La agonía colombiana
EL GOBIERNO del presidente Pastrana lucha desesperadamente para salvar un proceso de paz con la guerrilla de las FARC que en realidad ni siquiera ha comenzado. Presionado por el Ejército, que considera que se han hecho demasiadas concesiones a los sublevados, y también por una opinión pública cada vez más escéptica sobre unas conversaciones que debían comenzar hoy y que han sido pospuestas sine die, los negociadores del poder colombiano van a hacer la que puede ser una última tentativa el próximo día 30, en una reunión sin orden del día conocido, para tratar de encarrilar un tren para el que no se ve claramente estación de llegada.El aplazamiento actual -el segundo que se produce este mes- parece más atribuible en lo inmediato al Gobierno que a las FARC, pero está justificado que sea así como consecuencia de la despiadada ofensiva guerrillera de días pasados contra Bogotá, y, aún más significativamente, por el uso que están haciendo los insurrectos de la llamada zona de despeje, los 42.000 kilómetros cuadrados de selva, poblados y caseríos entregados a los hombres de Manuel Marulanda como en propiedad temporal para que éstos se avinieran a negociar. Los guerrilleros, obrando como un poder soberano, han ido recluyendo allí a sus últimos secuestrados, entre ellos varias docenas de soldados, al tiempo que aplicaban la pena de muerte, en un remedo de legalidad, a quien les parecía conveniente.
Por todo ello, Pastrana exige ahora la entrada en acción inmediata, y con amplios poderes de verificación, de una comisión internacional que llevaría a cabo una veeduría - como se dice en el excelente castellano del país- de lo que está pasando en la zona despejada. Eso es lo mínimo que el presidente precisa para contrarrestar las críticas de todos aquellos que subrayan que el Estado ha evacuado un territorio -con una extensión equivalente a la de Extremadura- sin obtener a cambio no ya un alto el fuego, ni siquiera un atisbo de voluntad de paz. La guerrilla, que en mayo dio su visto bueno inicial a un posible alto el fuego, parece haber perdido ahora toda urgencia sobre el asunto.

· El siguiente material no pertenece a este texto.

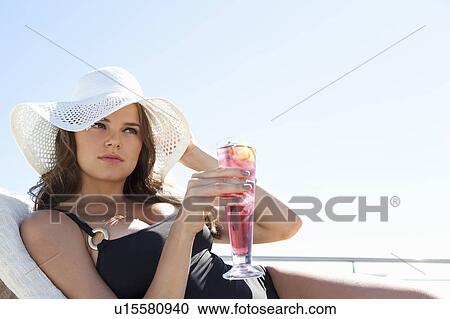 Woman in swimsuit relaxing in lawn chair View Large Photo Image Stock Image - Woman in swimsuit relaxing in lawn chair. Fotosearch
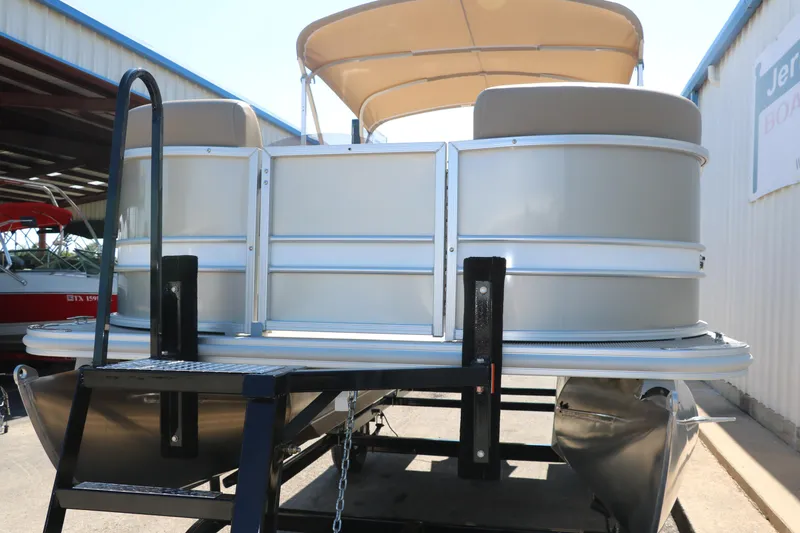 Slide: The Image of 2025 Sylvan Mirage 820 CLZ DH pontoon boat on trailer, rear view. - 9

Hay que preguntarse si estamos asistiendo a la agonía de este peculiar y nonato proceso de paz, y con ello a la destrucción virtual del mandato del jefe del Estado, que todo lo había fiado al inicio de las conversaciones con las FARC. El hecho de que los insurrectos, por otra parte, estén evacuando estos días San Vicente del Caguán, su capital en las provincias abandondas por policía y Ejército, podría apuntar a que se espera una ofensiva militar generalizada si no comienzan en serio de una vez las conversaciones.
Por toda la esperanza que suscitó la jura de Pastrana el pasado 7 de agosto, hay que aprobar que el presidente conservador juegue su última carta dentro de diez días. Pero recordemos también que con demasiada frecuencia la opinión colombiana y el juicio exterior de lo que sucede en el convulso país latinoamericano se han acomodado a una sucesión indefinida de últimas oportunidades. No hay que descartar por ello que todo lo actuado hasta ahora puede haber sido perfectamente inútil. Y si así fuera, no hay por qué empeñarse en avanzar por lo que tal vez es una vía muerta. Colombia no puede pagar indefinidamente el precio en frustración y fracaso de perseguir una quimera. Para llevar adelante el diálogo siempre hace falta la voluntad de dos.